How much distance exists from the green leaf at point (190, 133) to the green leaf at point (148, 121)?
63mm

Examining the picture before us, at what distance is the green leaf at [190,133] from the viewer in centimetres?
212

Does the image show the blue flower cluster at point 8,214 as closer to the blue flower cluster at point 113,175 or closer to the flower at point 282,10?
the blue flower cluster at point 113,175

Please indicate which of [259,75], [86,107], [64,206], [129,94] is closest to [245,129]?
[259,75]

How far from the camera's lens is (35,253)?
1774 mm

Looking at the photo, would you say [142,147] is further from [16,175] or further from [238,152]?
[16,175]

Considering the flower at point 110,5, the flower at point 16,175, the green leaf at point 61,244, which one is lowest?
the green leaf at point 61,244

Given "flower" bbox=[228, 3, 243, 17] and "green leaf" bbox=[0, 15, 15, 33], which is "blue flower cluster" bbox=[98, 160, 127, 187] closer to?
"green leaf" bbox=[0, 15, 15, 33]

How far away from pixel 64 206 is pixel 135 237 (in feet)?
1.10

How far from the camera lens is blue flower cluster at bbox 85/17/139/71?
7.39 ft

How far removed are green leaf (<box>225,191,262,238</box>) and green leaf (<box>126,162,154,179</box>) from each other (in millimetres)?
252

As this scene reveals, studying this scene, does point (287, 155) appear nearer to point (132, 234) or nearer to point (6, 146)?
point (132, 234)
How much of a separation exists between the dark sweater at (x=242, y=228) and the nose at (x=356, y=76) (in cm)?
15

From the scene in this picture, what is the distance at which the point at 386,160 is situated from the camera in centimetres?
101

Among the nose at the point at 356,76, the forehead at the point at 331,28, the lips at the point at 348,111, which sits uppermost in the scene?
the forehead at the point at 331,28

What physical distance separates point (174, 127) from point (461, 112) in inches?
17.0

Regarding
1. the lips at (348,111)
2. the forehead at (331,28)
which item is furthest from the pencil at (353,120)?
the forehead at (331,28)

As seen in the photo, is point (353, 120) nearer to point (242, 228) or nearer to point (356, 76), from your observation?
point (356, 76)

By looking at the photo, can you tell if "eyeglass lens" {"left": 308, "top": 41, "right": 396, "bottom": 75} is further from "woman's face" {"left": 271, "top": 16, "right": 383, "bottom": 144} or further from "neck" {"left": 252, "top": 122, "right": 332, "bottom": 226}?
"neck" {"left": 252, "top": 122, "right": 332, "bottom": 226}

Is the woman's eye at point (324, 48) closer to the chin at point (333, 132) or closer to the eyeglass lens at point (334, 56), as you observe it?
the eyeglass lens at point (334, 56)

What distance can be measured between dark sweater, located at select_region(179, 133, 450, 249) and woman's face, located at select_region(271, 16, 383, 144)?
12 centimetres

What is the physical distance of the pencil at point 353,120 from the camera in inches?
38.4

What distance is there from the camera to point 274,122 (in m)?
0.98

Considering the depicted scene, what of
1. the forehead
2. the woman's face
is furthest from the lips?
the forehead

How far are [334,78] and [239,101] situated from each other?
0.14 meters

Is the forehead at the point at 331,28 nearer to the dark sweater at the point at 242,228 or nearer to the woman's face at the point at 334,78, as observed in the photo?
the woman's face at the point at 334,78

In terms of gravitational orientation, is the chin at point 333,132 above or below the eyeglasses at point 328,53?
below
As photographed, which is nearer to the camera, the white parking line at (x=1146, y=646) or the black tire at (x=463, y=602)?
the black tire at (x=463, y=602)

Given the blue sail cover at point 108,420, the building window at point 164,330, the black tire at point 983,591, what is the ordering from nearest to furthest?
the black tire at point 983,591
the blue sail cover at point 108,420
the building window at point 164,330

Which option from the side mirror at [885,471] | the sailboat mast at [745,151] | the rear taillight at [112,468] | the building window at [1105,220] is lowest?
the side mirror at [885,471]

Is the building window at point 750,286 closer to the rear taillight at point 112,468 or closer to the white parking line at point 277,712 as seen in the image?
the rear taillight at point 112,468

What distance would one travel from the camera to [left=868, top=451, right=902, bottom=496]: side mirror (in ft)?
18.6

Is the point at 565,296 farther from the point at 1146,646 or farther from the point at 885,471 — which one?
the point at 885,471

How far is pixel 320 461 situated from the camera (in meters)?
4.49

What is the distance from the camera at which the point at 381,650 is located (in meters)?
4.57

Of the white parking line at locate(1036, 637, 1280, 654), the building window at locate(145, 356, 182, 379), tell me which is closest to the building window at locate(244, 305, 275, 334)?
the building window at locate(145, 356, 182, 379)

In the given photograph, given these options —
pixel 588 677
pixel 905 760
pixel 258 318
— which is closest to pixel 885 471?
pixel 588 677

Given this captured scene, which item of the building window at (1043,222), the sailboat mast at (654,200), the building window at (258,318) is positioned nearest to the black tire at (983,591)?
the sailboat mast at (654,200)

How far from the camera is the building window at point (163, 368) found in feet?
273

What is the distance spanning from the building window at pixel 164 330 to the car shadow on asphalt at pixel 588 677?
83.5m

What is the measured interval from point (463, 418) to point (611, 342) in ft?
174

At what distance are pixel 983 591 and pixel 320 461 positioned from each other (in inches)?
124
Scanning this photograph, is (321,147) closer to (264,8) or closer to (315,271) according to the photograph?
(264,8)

◇ ◇ ◇ ◇ ◇ ◇ ◇

Each line above must be reproduced exactly as it stands.

(Response below)
How much distance exists from the green leaf at point (190, 133) to the green leaf at point (148, 121)?
63mm

Examining the picture before us, at what distance is the green leaf at [190,133] from the viewer in centimetres?
212

Does the image show the blue flower cluster at point 8,214 as closer to the blue flower cluster at point 113,175 or closer to the flower at point 282,10?
the blue flower cluster at point 113,175

Please indicate which of [259,75], [86,107], [64,206], [129,94] is closest to [245,129]?
[259,75]

How far from the camera's lens is (35,253)?
1774 mm

Looking at the photo, would you say [142,147] is further from [16,175] or further from [238,152]?
[16,175]

Considering the flower at point 110,5, the flower at point 16,175, the green leaf at point 61,244, which one is lowest?
the green leaf at point 61,244

Given "flower" bbox=[228, 3, 243, 17] and "green leaf" bbox=[0, 15, 15, 33], which is "blue flower cluster" bbox=[98, 160, 127, 187] closer to?
"green leaf" bbox=[0, 15, 15, 33]

How far away from pixel 64 206 is pixel 135 237 (in feet)?
1.10

How far from the camera lens is blue flower cluster at bbox 85/17/139/71?
7.39 ft

How far removed are green leaf (<box>225,191,262,238</box>) and green leaf (<box>126,162,154,179</box>) from each other (in millimetres)?
252

As this scene reveals, studying this scene, does point (287, 155) appear nearer to point (132, 234) or nearer to point (6, 146)?
point (132, 234)
How much of a separation exists between the dark sweater at (x=242, y=228) and the nose at (x=356, y=76) (in cm)?
15

From the scene in this picture, what is the distance at which the point at 386,160 is situated from the camera in centimetres?
101

Among the nose at the point at 356,76, the forehead at the point at 331,28, the lips at the point at 348,111, which sits uppermost in the scene?
the forehead at the point at 331,28

What physical distance separates point (174, 127) from point (461, 112) in inches?
17.0

Regarding
1. the lips at (348,111)
2. the forehead at (331,28)
which item is furthest from the pencil at (353,120)?
the forehead at (331,28)

As seen in the photo, is point (353, 120) nearer to point (242, 228) or nearer to point (356, 76), from your observation?
point (356, 76)

By looking at the photo, can you tell if "eyeglass lens" {"left": 308, "top": 41, "right": 396, "bottom": 75} is further from "woman's face" {"left": 271, "top": 16, "right": 383, "bottom": 144} or further from "neck" {"left": 252, "top": 122, "right": 332, "bottom": 226}?
"neck" {"left": 252, "top": 122, "right": 332, "bottom": 226}

Is the woman's eye at point (324, 48) closer to the chin at point (333, 132) or closer to the eyeglass lens at point (334, 56), as you observe it?
the eyeglass lens at point (334, 56)

What distance can be measured between dark sweater, located at select_region(179, 133, 450, 249) and woman's face, located at select_region(271, 16, 383, 144)?
12 centimetres

What is the physical distance of the pencil at point 353,120 from the camera in inches?
38.4

What distance is there from the camera to point 274,122 (in m)?
0.98

Considering the depicted scene, what of
1. the forehead
2. the woman's face
is furthest from the lips?
the forehead

How far are [334,78] and [239,101] situated from each other?
0.14 meters

Is the forehead at the point at 331,28 nearer to the dark sweater at the point at 242,228 or nearer to the woman's face at the point at 334,78, as observed in the photo?
the woman's face at the point at 334,78

In terms of gravitational orientation, is the chin at point 333,132 above or below the eyeglasses at point 328,53?
below
As photographed, which is nearer to the camera, the white parking line at (x=1146, y=646) or the black tire at (x=463, y=602)?
the black tire at (x=463, y=602)

Given the blue sail cover at point 108,420, the building window at point 164,330, the black tire at point 983,591, what is the ordering from nearest to furthest?
the black tire at point 983,591
the blue sail cover at point 108,420
the building window at point 164,330

Which option from the side mirror at [885,471] | the sailboat mast at [745,151] | the rear taillight at [112,468] | the building window at [1105,220] is lowest?
the side mirror at [885,471]

Is the building window at point 750,286 closer to the rear taillight at point 112,468 or closer to the white parking line at point 277,712 as seen in the image?
the rear taillight at point 112,468

What distance would one travel from the camera to [left=868, top=451, right=902, bottom=496]: side mirror (in ft)?
18.6

Is the point at 565,296 farther from the point at 1146,646 or farther from the point at 885,471 — which one?
the point at 885,471

How far is pixel 320 461 situated from the camera (in meters)?
4.49

What is the distance from the camera at which the point at 381,650 is located (in meters)?
4.57

Of the white parking line at locate(1036, 637, 1280, 654), the building window at locate(145, 356, 182, 379), tell me which is closest to the building window at locate(244, 305, 275, 334)?
the building window at locate(145, 356, 182, 379)

In the given photograph, given these options —
pixel 588 677
pixel 905 760
pixel 258 318
— which is closest to pixel 885 471?
pixel 588 677

Given this captured scene, which item of the building window at (1043,222), the sailboat mast at (654,200), the building window at (258,318) is positioned nearest to the black tire at (983,591)?
the sailboat mast at (654,200)

How far from the camera is the building window at point (163, 368) found in feet?
273

What is the distance spanning from the building window at pixel 164 330 to the car shadow on asphalt at pixel 588 677?
83.5m

What is the measured interval from point (463, 418) to point (611, 342) in ft?
174

At what distance are pixel 983 591 and pixel 320 461 positioned from each other (in inches)?
124
Scanning this photograph, is (321,147) closer to (264,8) or closer to (315,271) according to the photograph?
(264,8)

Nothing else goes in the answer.